* Data lines

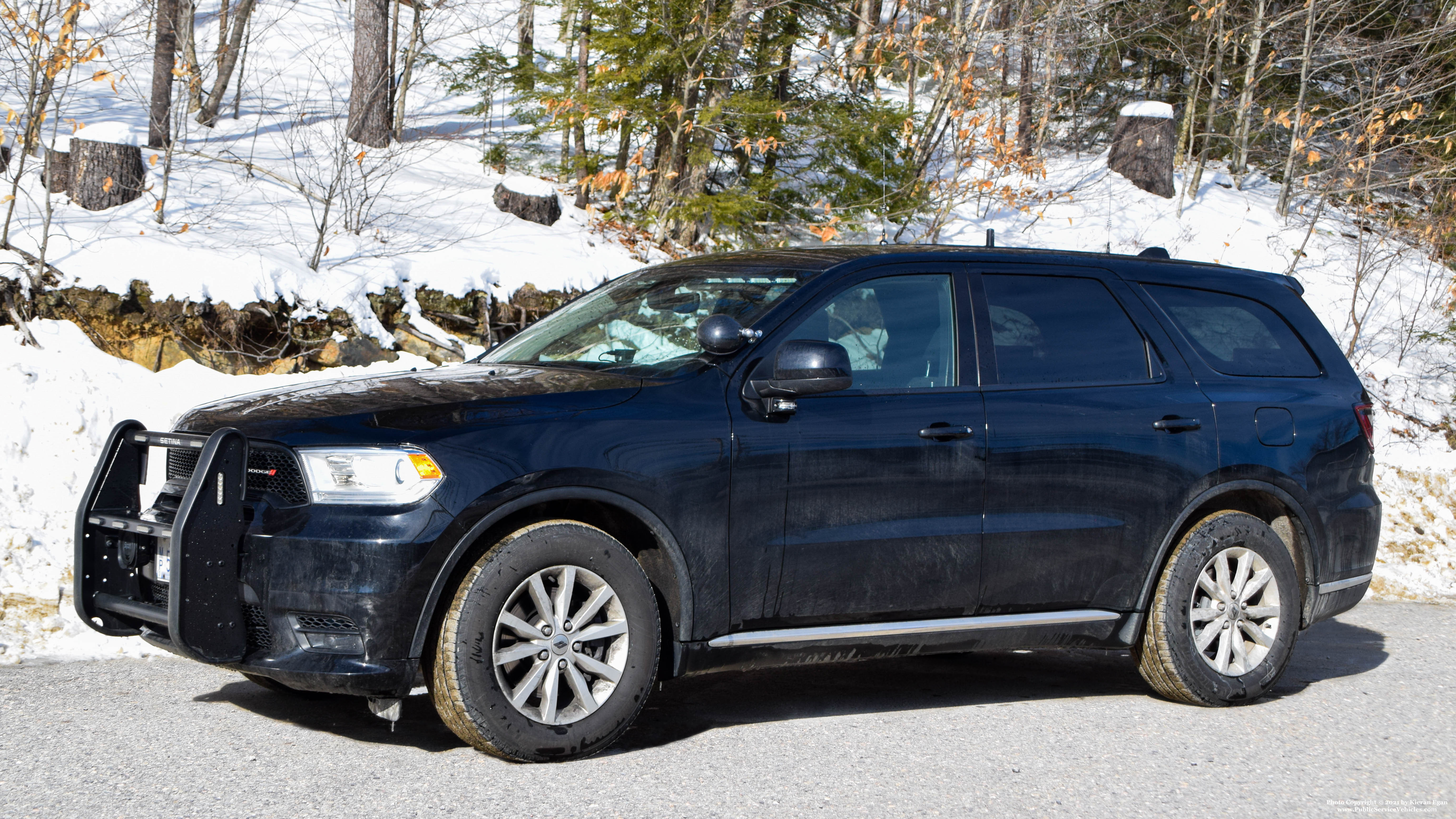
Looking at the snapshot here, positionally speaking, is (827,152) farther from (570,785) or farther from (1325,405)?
(570,785)

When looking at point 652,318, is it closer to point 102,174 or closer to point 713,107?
point 102,174

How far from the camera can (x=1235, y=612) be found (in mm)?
5664

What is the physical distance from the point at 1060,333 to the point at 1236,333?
1058mm

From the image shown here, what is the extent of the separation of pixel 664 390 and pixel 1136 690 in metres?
2.93

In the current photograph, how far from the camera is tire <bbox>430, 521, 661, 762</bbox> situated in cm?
412

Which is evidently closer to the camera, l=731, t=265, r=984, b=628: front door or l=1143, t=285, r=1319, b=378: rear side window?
l=731, t=265, r=984, b=628: front door

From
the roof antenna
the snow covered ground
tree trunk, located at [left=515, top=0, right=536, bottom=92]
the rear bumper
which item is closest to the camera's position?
the rear bumper

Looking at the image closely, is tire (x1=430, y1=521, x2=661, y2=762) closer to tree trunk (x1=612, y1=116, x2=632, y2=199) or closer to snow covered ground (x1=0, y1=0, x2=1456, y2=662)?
snow covered ground (x1=0, y1=0, x2=1456, y2=662)

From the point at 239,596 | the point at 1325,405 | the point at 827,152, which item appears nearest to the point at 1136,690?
the point at 1325,405

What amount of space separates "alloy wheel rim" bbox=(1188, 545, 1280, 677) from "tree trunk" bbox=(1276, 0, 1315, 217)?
12236 mm

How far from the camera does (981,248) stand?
5535mm

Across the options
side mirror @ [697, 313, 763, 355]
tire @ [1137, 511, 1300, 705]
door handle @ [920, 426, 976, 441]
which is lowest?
tire @ [1137, 511, 1300, 705]

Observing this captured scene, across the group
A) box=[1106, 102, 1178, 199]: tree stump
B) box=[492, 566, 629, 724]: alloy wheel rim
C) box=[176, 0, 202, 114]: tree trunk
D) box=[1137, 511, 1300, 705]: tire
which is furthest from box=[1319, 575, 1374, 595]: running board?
box=[1106, 102, 1178, 199]: tree stump

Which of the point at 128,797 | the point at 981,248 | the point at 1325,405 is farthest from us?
the point at 1325,405
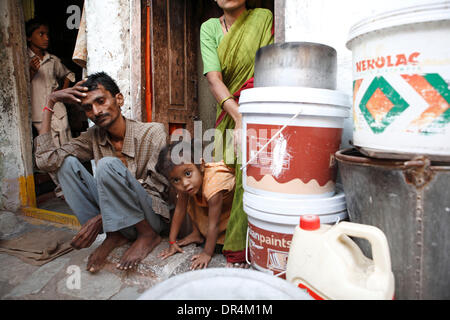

* Required work
Return each line of the material above that contains the word "trunk".

* Exercise result
tree trunk, located at [left=515, top=0, right=536, bottom=92]
Looking at the image closely, is tire (x1=430, y1=521, x2=661, y2=762) closer to tree trunk (x1=612, y1=116, x2=632, y2=199) or closer to snow covered ground (x1=0, y1=0, x2=1456, y2=662)?
What amount of space separates "alloy wheel rim" bbox=(1188, 545, 1280, 677) from "tree trunk" bbox=(1276, 0, 1315, 217)?
C) box=[176, 0, 202, 114]: tree trunk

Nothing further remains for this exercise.